Theme Parks and Obstacle Courses – A Novel



“The two businesses are stand-alone,” said Wally, lighting his third Marlboro as he once more propped himself against the bar of The Re:Public. “You’d be doing the door here at the ‘Pub Fridays and Saturdays from nine until three. We’ve only got a license until three am at the moment, but we’ve got an application in to extend to five. Some of the local residents are opposing it, but it shouldn’t be a problem.”

“People living nearby?” Pat asked.

“Dick heads,” Johnny put in. “They move into the area and then complain they can’t turn it on and off like a… Christmas tree.” The oddness of the metaphor sat on the bar between Pat and Wally. Wally wiggled his eyebrows.

“How many security have you got already?” Pat asked.

“Johnny’s doing Saturday, and we’ve got a girl on Friday.”

“So you don’t have any security.”

“Thanks, mate,” said Johnny.

“No offence Johnny, but you couldn’t fight off a cold.” Wally laughed as he exhaled a choppy gust of smoke through his nose.

“The way we see it, you shouldn’t have to do any fighting,” he said.

“Shouldn’t’ and ‘don’t’ are a long way apart, in my experience,” said Pat.

“We haven’t had any trouble yet.”

“The longer you go without it, the closer you get to it.” Johnny folded his arms and leaned against the bar, conspicuously silent. Wally took another drag.

“Friday night’s pretty loungy. We have a ‘no suits’ policy,” Johnny put in. “They start drinking at five, they’re messy by nine. And it’s the wrong crowd, anyway.”

“Saturday night’s rock and roll night.,” said Wally. “It’s a lot easier.”

“We’ve got DJs during the week as well. We’re trying out a soul night on Thursday and a Hip-Hop night on Sunday. Dominic from PBS comes in and pretty much plays what he wants on Wednesday night. Tuesday night’s whatever’s on the stereo.”

“What’s Monday?”


“I haven’t dealt with the police in the CBD before,” Pat said. “Do you mind if I ask what you’ll pay me?”

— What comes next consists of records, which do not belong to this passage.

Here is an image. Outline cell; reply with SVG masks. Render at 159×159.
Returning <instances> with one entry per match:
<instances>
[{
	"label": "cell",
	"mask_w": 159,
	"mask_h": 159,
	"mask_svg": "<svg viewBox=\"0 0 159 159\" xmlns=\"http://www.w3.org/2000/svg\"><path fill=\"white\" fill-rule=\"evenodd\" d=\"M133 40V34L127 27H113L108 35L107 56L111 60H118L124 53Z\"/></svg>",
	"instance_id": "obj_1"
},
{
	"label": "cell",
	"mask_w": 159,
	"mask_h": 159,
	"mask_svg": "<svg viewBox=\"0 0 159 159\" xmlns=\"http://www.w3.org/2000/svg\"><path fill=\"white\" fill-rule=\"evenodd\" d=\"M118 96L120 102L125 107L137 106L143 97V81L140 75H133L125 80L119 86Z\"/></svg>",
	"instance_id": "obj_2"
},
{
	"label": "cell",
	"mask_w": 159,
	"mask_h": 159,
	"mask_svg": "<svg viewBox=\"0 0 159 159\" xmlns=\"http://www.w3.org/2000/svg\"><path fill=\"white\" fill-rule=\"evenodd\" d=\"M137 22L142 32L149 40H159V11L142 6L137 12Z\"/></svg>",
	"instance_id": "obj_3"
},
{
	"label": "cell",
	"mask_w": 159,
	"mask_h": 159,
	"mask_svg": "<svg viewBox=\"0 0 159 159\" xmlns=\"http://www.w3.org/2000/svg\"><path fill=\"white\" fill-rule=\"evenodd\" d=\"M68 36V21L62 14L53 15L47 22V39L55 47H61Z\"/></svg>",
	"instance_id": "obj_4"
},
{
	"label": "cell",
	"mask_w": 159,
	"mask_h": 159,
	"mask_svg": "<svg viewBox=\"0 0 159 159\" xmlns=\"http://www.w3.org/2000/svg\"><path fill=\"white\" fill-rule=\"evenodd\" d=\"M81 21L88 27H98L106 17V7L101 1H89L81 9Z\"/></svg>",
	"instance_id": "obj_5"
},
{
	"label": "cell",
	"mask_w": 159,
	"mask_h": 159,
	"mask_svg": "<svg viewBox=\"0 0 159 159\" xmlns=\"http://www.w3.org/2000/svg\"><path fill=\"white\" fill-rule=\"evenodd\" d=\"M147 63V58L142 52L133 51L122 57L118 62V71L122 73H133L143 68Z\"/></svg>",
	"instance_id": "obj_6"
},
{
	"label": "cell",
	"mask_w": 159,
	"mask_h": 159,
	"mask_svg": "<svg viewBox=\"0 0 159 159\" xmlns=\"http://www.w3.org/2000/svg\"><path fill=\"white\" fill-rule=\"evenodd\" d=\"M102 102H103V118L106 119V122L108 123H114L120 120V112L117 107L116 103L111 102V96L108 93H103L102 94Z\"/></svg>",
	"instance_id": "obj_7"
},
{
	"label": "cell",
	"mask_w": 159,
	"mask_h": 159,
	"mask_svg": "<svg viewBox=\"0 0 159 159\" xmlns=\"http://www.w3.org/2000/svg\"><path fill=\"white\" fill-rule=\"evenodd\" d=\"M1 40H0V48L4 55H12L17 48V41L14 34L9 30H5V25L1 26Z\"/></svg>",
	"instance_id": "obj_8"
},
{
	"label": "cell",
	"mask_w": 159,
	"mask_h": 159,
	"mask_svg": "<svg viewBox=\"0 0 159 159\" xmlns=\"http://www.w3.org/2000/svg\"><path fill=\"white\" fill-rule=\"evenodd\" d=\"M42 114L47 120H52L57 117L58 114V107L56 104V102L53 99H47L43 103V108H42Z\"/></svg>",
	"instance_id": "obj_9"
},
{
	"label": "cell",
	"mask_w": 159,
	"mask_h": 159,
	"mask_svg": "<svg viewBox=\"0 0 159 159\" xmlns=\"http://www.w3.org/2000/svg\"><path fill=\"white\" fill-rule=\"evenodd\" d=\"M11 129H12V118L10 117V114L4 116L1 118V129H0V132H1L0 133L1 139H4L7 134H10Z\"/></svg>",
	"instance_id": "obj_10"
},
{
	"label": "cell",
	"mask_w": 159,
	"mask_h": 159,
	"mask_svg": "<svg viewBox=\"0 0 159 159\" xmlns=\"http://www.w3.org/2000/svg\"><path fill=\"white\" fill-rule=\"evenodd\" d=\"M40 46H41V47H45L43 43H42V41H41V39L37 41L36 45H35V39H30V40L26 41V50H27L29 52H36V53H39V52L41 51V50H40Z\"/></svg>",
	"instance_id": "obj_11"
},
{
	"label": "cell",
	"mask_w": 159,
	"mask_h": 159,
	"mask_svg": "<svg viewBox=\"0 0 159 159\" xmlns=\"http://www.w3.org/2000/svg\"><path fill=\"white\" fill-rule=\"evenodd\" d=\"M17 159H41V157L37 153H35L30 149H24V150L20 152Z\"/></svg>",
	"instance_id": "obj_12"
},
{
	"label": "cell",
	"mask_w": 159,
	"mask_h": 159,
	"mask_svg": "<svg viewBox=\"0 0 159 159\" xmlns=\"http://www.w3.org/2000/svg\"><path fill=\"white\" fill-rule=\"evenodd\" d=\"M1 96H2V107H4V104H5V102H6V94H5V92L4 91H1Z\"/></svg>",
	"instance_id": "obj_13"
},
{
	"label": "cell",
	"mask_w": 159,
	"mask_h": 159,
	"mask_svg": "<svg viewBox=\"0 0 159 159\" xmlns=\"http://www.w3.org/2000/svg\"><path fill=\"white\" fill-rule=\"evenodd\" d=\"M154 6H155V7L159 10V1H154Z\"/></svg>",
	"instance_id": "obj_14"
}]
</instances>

“Twenty-five dollars an hour? And if you want more hours, you could probably get behind the bar, or maybe a few shifts in the backpackers.”

“Twenty five an hour is good money,” Pat said. Wally changed his cigarette from right hand to left and stuck out his hand. Pat shook it.

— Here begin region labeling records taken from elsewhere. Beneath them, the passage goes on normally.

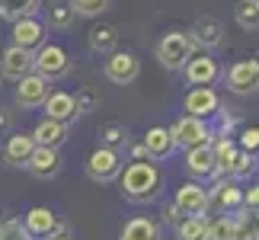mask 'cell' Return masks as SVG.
I'll return each instance as SVG.
<instances>
[{
  "mask_svg": "<svg viewBox=\"0 0 259 240\" xmlns=\"http://www.w3.org/2000/svg\"><path fill=\"white\" fill-rule=\"evenodd\" d=\"M211 154H214L218 176H224L227 167H231V160H234V154H237V141H234V138H218V135H211Z\"/></svg>",
  "mask_w": 259,
  "mask_h": 240,
  "instance_id": "obj_26",
  "label": "cell"
},
{
  "mask_svg": "<svg viewBox=\"0 0 259 240\" xmlns=\"http://www.w3.org/2000/svg\"><path fill=\"white\" fill-rule=\"evenodd\" d=\"M183 109H186V115L205 118V122H208V118L221 109V96H218L211 87H192L186 93V99H183Z\"/></svg>",
  "mask_w": 259,
  "mask_h": 240,
  "instance_id": "obj_11",
  "label": "cell"
},
{
  "mask_svg": "<svg viewBox=\"0 0 259 240\" xmlns=\"http://www.w3.org/2000/svg\"><path fill=\"white\" fill-rule=\"evenodd\" d=\"M45 19H48V26L52 29H67L74 23V10L67 7V4H52L45 10Z\"/></svg>",
  "mask_w": 259,
  "mask_h": 240,
  "instance_id": "obj_33",
  "label": "cell"
},
{
  "mask_svg": "<svg viewBox=\"0 0 259 240\" xmlns=\"http://www.w3.org/2000/svg\"><path fill=\"white\" fill-rule=\"evenodd\" d=\"M240 151L259 154V125H243L240 128Z\"/></svg>",
  "mask_w": 259,
  "mask_h": 240,
  "instance_id": "obj_35",
  "label": "cell"
},
{
  "mask_svg": "<svg viewBox=\"0 0 259 240\" xmlns=\"http://www.w3.org/2000/svg\"><path fill=\"white\" fill-rule=\"evenodd\" d=\"M99 141H103V147H112V151H118L125 141H128V128L122 122H109L99 128Z\"/></svg>",
  "mask_w": 259,
  "mask_h": 240,
  "instance_id": "obj_31",
  "label": "cell"
},
{
  "mask_svg": "<svg viewBox=\"0 0 259 240\" xmlns=\"http://www.w3.org/2000/svg\"><path fill=\"white\" fill-rule=\"evenodd\" d=\"M208 208H214V212L221 215H234L243 208V189L240 183H234V179L227 176H218L214 186L208 189Z\"/></svg>",
  "mask_w": 259,
  "mask_h": 240,
  "instance_id": "obj_7",
  "label": "cell"
},
{
  "mask_svg": "<svg viewBox=\"0 0 259 240\" xmlns=\"http://www.w3.org/2000/svg\"><path fill=\"white\" fill-rule=\"evenodd\" d=\"M23 231L32 240H45V237L58 234V231H64V224L58 221V215L52 212V208L35 205V208H29V212L23 215Z\"/></svg>",
  "mask_w": 259,
  "mask_h": 240,
  "instance_id": "obj_8",
  "label": "cell"
},
{
  "mask_svg": "<svg viewBox=\"0 0 259 240\" xmlns=\"http://www.w3.org/2000/svg\"><path fill=\"white\" fill-rule=\"evenodd\" d=\"M26 74H32V52L10 45L7 52H4V58H0V77L19 80V77H26Z\"/></svg>",
  "mask_w": 259,
  "mask_h": 240,
  "instance_id": "obj_19",
  "label": "cell"
},
{
  "mask_svg": "<svg viewBox=\"0 0 259 240\" xmlns=\"http://www.w3.org/2000/svg\"><path fill=\"white\" fill-rule=\"evenodd\" d=\"M0 240H32V237L23 231L19 221H4L0 224Z\"/></svg>",
  "mask_w": 259,
  "mask_h": 240,
  "instance_id": "obj_38",
  "label": "cell"
},
{
  "mask_svg": "<svg viewBox=\"0 0 259 240\" xmlns=\"http://www.w3.org/2000/svg\"><path fill=\"white\" fill-rule=\"evenodd\" d=\"M74 106H77V115L93 112V109L99 106V93H96V90H83V93L74 96Z\"/></svg>",
  "mask_w": 259,
  "mask_h": 240,
  "instance_id": "obj_36",
  "label": "cell"
},
{
  "mask_svg": "<svg viewBox=\"0 0 259 240\" xmlns=\"http://www.w3.org/2000/svg\"><path fill=\"white\" fill-rule=\"evenodd\" d=\"M227 87L237 96H250L259 90V61L256 58H246V61H237L231 71H227Z\"/></svg>",
  "mask_w": 259,
  "mask_h": 240,
  "instance_id": "obj_10",
  "label": "cell"
},
{
  "mask_svg": "<svg viewBox=\"0 0 259 240\" xmlns=\"http://www.w3.org/2000/svg\"><path fill=\"white\" fill-rule=\"evenodd\" d=\"M256 173V154H246V151H240L237 147V154H234V160H231V167H227V179H234V183H240V179H250Z\"/></svg>",
  "mask_w": 259,
  "mask_h": 240,
  "instance_id": "obj_28",
  "label": "cell"
},
{
  "mask_svg": "<svg viewBox=\"0 0 259 240\" xmlns=\"http://www.w3.org/2000/svg\"><path fill=\"white\" fill-rule=\"evenodd\" d=\"M10 125H13V112H10V109H0V132H10Z\"/></svg>",
  "mask_w": 259,
  "mask_h": 240,
  "instance_id": "obj_41",
  "label": "cell"
},
{
  "mask_svg": "<svg viewBox=\"0 0 259 240\" xmlns=\"http://www.w3.org/2000/svg\"><path fill=\"white\" fill-rule=\"evenodd\" d=\"M45 240H74V237L67 234V227H64V231H58V234H52V237H45Z\"/></svg>",
  "mask_w": 259,
  "mask_h": 240,
  "instance_id": "obj_43",
  "label": "cell"
},
{
  "mask_svg": "<svg viewBox=\"0 0 259 240\" xmlns=\"http://www.w3.org/2000/svg\"><path fill=\"white\" fill-rule=\"evenodd\" d=\"M122 167H125L122 154L112 151V147H103V144L87 157V176L93 179V183H112V179H118Z\"/></svg>",
  "mask_w": 259,
  "mask_h": 240,
  "instance_id": "obj_6",
  "label": "cell"
},
{
  "mask_svg": "<svg viewBox=\"0 0 259 240\" xmlns=\"http://www.w3.org/2000/svg\"><path fill=\"white\" fill-rule=\"evenodd\" d=\"M32 71L52 84V80L71 74V58H67V52H64L61 45L45 42V45H38L35 52H32Z\"/></svg>",
  "mask_w": 259,
  "mask_h": 240,
  "instance_id": "obj_3",
  "label": "cell"
},
{
  "mask_svg": "<svg viewBox=\"0 0 259 240\" xmlns=\"http://www.w3.org/2000/svg\"><path fill=\"white\" fill-rule=\"evenodd\" d=\"M90 48H93L96 55H112L118 48V35L112 26H93L90 29Z\"/></svg>",
  "mask_w": 259,
  "mask_h": 240,
  "instance_id": "obj_27",
  "label": "cell"
},
{
  "mask_svg": "<svg viewBox=\"0 0 259 240\" xmlns=\"http://www.w3.org/2000/svg\"><path fill=\"white\" fill-rule=\"evenodd\" d=\"M214 115L221 118V122H218V132H211V135H218V138H234V128H237V115H234V112H221V109H218Z\"/></svg>",
  "mask_w": 259,
  "mask_h": 240,
  "instance_id": "obj_37",
  "label": "cell"
},
{
  "mask_svg": "<svg viewBox=\"0 0 259 240\" xmlns=\"http://www.w3.org/2000/svg\"><path fill=\"white\" fill-rule=\"evenodd\" d=\"M234 19L246 29V32L259 29V0H237L234 4Z\"/></svg>",
  "mask_w": 259,
  "mask_h": 240,
  "instance_id": "obj_30",
  "label": "cell"
},
{
  "mask_svg": "<svg viewBox=\"0 0 259 240\" xmlns=\"http://www.w3.org/2000/svg\"><path fill=\"white\" fill-rule=\"evenodd\" d=\"M13 45L26 48V52H35L38 45H45V23L35 16H23L13 23Z\"/></svg>",
  "mask_w": 259,
  "mask_h": 240,
  "instance_id": "obj_16",
  "label": "cell"
},
{
  "mask_svg": "<svg viewBox=\"0 0 259 240\" xmlns=\"http://www.w3.org/2000/svg\"><path fill=\"white\" fill-rule=\"evenodd\" d=\"M132 160H151V157H147V147L144 144H135L132 147Z\"/></svg>",
  "mask_w": 259,
  "mask_h": 240,
  "instance_id": "obj_42",
  "label": "cell"
},
{
  "mask_svg": "<svg viewBox=\"0 0 259 240\" xmlns=\"http://www.w3.org/2000/svg\"><path fill=\"white\" fill-rule=\"evenodd\" d=\"M118 192L132 205H151L163 192V170L154 160H132L118 173Z\"/></svg>",
  "mask_w": 259,
  "mask_h": 240,
  "instance_id": "obj_1",
  "label": "cell"
},
{
  "mask_svg": "<svg viewBox=\"0 0 259 240\" xmlns=\"http://www.w3.org/2000/svg\"><path fill=\"white\" fill-rule=\"evenodd\" d=\"M183 74H186V80H189V87H211L214 80L221 77V64H218L208 52H195V55L186 61Z\"/></svg>",
  "mask_w": 259,
  "mask_h": 240,
  "instance_id": "obj_9",
  "label": "cell"
},
{
  "mask_svg": "<svg viewBox=\"0 0 259 240\" xmlns=\"http://www.w3.org/2000/svg\"><path fill=\"white\" fill-rule=\"evenodd\" d=\"M103 74H106L109 84L128 87V84H135V80H138V74H141V61H138L135 52H122V48H115L112 55H106Z\"/></svg>",
  "mask_w": 259,
  "mask_h": 240,
  "instance_id": "obj_5",
  "label": "cell"
},
{
  "mask_svg": "<svg viewBox=\"0 0 259 240\" xmlns=\"http://www.w3.org/2000/svg\"><path fill=\"white\" fill-rule=\"evenodd\" d=\"M186 170L195 183H208V179H218V167H214V154H211V141L198 144L192 151H186Z\"/></svg>",
  "mask_w": 259,
  "mask_h": 240,
  "instance_id": "obj_14",
  "label": "cell"
},
{
  "mask_svg": "<svg viewBox=\"0 0 259 240\" xmlns=\"http://www.w3.org/2000/svg\"><path fill=\"white\" fill-rule=\"evenodd\" d=\"M118 240H163L160 221L138 215V218H132V221H125V224H122V231H118Z\"/></svg>",
  "mask_w": 259,
  "mask_h": 240,
  "instance_id": "obj_21",
  "label": "cell"
},
{
  "mask_svg": "<svg viewBox=\"0 0 259 240\" xmlns=\"http://www.w3.org/2000/svg\"><path fill=\"white\" fill-rule=\"evenodd\" d=\"M234 240H259V208L234 212Z\"/></svg>",
  "mask_w": 259,
  "mask_h": 240,
  "instance_id": "obj_24",
  "label": "cell"
},
{
  "mask_svg": "<svg viewBox=\"0 0 259 240\" xmlns=\"http://www.w3.org/2000/svg\"><path fill=\"white\" fill-rule=\"evenodd\" d=\"M144 147H147V157L154 160H166V157H173V138H170V132H166L163 125H154V128H147V135H144V141H141Z\"/></svg>",
  "mask_w": 259,
  "mask_h": 240,
  "instance_id": "obj_22",
  "label": "cell"
},
{
  "mask_svg": "<svg viewBox=\"0 0 259 240\" xmlns=\"http://www.w3.org/2000/svg\"><path fill=\"white\" fill-rule=\"evenodd\" d=\"M243 208H259V183L243 189Z\"/></svg>",
  "mask_w": 259,
  "mask_h": 240,
  "instance_id": "obj_40",
  "label": "cell"
},
{
  "mask_svg": "<svg viewBox=\"0 0 259 240\" xmlns=\"http://www.w3.org/2000/svg\"><path fill=\"white\" fill-rule=\"evenodd\" d=\"M234 215H221L214 221H208V237L205 240H234Z\"/></svg>",
  "mask_w": 259,
  "mask_h": 240,
  "instance_id": "obj_32",
  "label": "cell"
},
{
  "mask_svg": "<svg viewBox=\"0 0 259 240\" xmlns=\"http://www.w3.org/2000/svg\"><path fill=\"white\" fill-rule=\"evenodd\" d=\"M173 138V147H183V151H192L198 144H208L211 141V132L214 128L205 122V118H192V115H183L166 128Z\"/></svg>",
  "mask_w": 259,
  "mask_h": 240,
  "instance_id": "obj_4",
  "label": "cell"
},
{
  "mask_svg": "<svg viewBox=\"0 0 259 240\" xmlns=\"http://www.w3.org/2000/svg\"><path fill=\"white\" fill-rule=\"evenodd\" d=\"M32 151H35L32 132H13L4 144V160L10 167H26V160L32 157Z\"/></svg>",
  "mask_w": 259,
  "mask_h": 240,
  "instance_id": "obj_20",
  "label": "cell"
},
{
  "mask_svg": "<svg viewBox=\"0 0 259 240\" xmlns=\"http://www.w3.org/2000/svg\"><path fill=\"white\" fill-rule=\"evenodd\" d=\"M189 35H192L198 52H214V48H221V42H224V29L214 16H198L192 23V32Z\"/></svg>",
  "mask_w": 259,
  "mask_h": 240,
  "instance_id": "obj_15",
  "label": "cell"
},
{
  "mask_svg": "<svg viewBox=\"0 0 259 240\" xmlns=\"http://www.w3.org/2000/svg\"><path fill=\"white\" fill-rule=\"evenodd\" d=\"M198 52L192 35L189 32H166L160 42H157V61H160L166 71H183L186 61Z\"/></svg>",
  "mask_w": 259,
  "mask_h": 240,
  "instance_id": "obj_2",
  "label": "cell"
},
{
  "mask_svg": "<svg viewBox=\"0 0 259 240\" xmlns=\"http://www.w3.org/2000/svg\"><path fill=\"white\" fill-rule=\"evenodd\" d=\"M32 138L38 147H61L67 141V125L64 122H52V118H42L35 128H32Z\"/></svg>",
  "mask_w": 259,
  "mask_h": 240,
  "instance_id": "obj_23",
  "label": "cell"
},
{
  "mask_svg": "<svg viewBox=\"0 0 259 240\" xmlns=\"http://www.w3.org/2000/svg\"><path fill=\"white\" fill-rule=\"evenodd\" d=\"M173 205L183 212V218L205 215V212H208V186H205V183H183V186L176 189Z\"/></svg>",
  "mask_w": 259,
  "mask_h": 240,
  "instance_id": "obj_13",
  "label": "cell"
},
{
  "mask_svg": "<svg viewBox=\"0 0 259 240\" xmlns=\"http://www.w3.org/2000/svg\"><path fill=\"white\" fill-rule=\"evenodd\" d=\"M208 215H192V218H183L176 224V240H205L208 237Z\"/></svg>",
  "mask_w": 259,
  "mask_h": 240,
  "instance_id": "obj_25",
  "label": "cell"
},
{
  "mask_svg": "<svg viewBox=\"0 0 259 240\" xmlns=\"http://www.w3.org/2000/svg\"><path fill=\"white\" fill-rule=\"evenodd\" d=\"M42 109H45V118H52V122L71 125L74 118H80V115H77V106H74V96L64 93V90H52V93L45 96Z\"/></svg>",
  "mask_w": 259,
  "mask_h": 240,
  "instance_id": "obj_18",
  "label": "cell"
},
{
  "mask_svg": "<svg viewBox=\"0 0 259 240\" xmlns=\"http://www.w3.org/2000/svg\"><path fill=\"white\" fill-rule=\"evenodd\" d=\"M179 221H183V212H179L173 202H166V205H163V224L176 231V224H179Z\"/></svg>",
  "mask_w": 259,
  "mask_h": 240,
  "instance_id": "obj_39",
  "label": "cell"
},
{
  "mask_svg": "<svg viewBox=\"0 0 259 240\" xmlns=\"http://www.w3.org/2000/svg\"><path fill=\"white\" fill-rule=\"evenodd\" d=\"M35 10H38V0H0V19H7V23L35 16Z\"/></svg>",
  "mask_w": 259,
  "mask_h": 240,
  "instance_id": "obj_29",
  "label": "cell"
},
{
  "mask_svg": "<svg viewBox=\"0 0 259 240\" xmlns=\"http://www.w3.org/2000/svg\"><path fill=\"white\" fill-rule=\"evenodd\" d=\"M26 170L35 179H55L58 173H61V154H58L55 147H38L35 144L32 157L26 160Z\"/></svg>",
  "mask_w": 259,
  "mask_h": 240,
  "instance_id": "obj_17",
  "label": "cell"
},
{
  "mask_svg": "<svg viewBox=\"0 0 259 240\" xmlns=\"http://www.w3.org/2000/svg\"><path fill=\"white\" fill-rule=\"evenodd\" d=\"M112 0H67V7L74 10V16H99L106 13Z\"/></svg>",
  "mask_w": 259,
  "mask_h": 240,
  "instance_id": "obj_34",
  "label": "cell"
},
{
  "mask_svg": "<svg viewBox=\"0 0 259 240\" xmlns=\"http://www.w3.org/2000/svg\"><path fill=\"white\" fill-rule=\"evenodd\" d=\"M48 93H52V90H48V80L38 77L35 71L16 80V106L19 109H42Z\"/></svg>",
  "mask_w": 259,
  "mask_h": 240,
  "instance_id": "obj_12",
  "label": "cell"
}]
</instances>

“Where’s your stuff?” he asked.

“That’s it,” he said, indicating the gladstone bag with a foot in its general direction. Wally pushed the key with its tag across the bar. “Take that fuckin’ thing off,” he said, tapping the plastic tag, “and it’s all yours. Just chuck it behind the desk next door.”

“The sun’s out,” Johnny said. “That’s Melbourne for ya.” Small, pallid spills of light tumbled in through the barred windows that sat at street level. The light dissolved in the grainy darkness before it could make it to the floor.

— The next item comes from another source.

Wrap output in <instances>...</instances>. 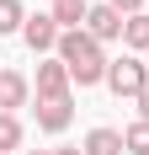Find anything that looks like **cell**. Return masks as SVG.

Pat turned to leave and noted that both Johnny and Wally were silent, most probably because they were about to start talking about him. He felt the gentle pressure of their eyes on his back as he walked out the door.


The room was small and blank. Pat put his bag on the floor and sat on the bed. The mattress felt okay. Sheets and blankets, rather than a doona. Blankets spoke to him of hostels, hospitals and shelters. He grimaced and lay down. Double bed, which meant he’d have to sleep diagonally.

The roof was freshly painted with a cheap acrylic and Pat could read the cracks and flaws in the underlying coat. Still lying on his back, he switched on the light with his booted toe and noted the tinge of telephone-book yellow which leered through the cream-white like a ghost.

He sat up, opened the bag and took out a bottle of water and a bread roll he’d saved from his meal on the plane. He ate the roll and washed it down with a few swallows of water. Then he took his pills. He noted how practice had made it easy; when they were first prescribed at the hospital, it felt like trying to swallow a surfboard.

That done, he took out his few books and stacked them beside the bed. He took his toothpaste and soap out, and it dawned on him that he didn’t have his own bathroom. Which meant he also had to buy a towel, as well as a new pair of running shoes.

Pat walked down the stairs and went back into the bar. Wally was still there, now talking on his mobile. He spun the mouthpiece past his chin and raised his eyebrows in question.

“Where’s the local internet?” asked Pat.

“Use the one in the office,” said Wally, gesturing in the direction of the near-end of the bar.

The office door was open. Pat found a laptop dozing on a desk covered with papers and crap. A few ring binders lay about, their covers sagging, as if suffering from the exhaustion of working in administration for Wally and Johnny. He sat on the arm of the shaggy orange armchair, the only chair in the room, and prodded the mouse.

Porn. Pat closed the window, double-clicked the internet search engine and began surfing.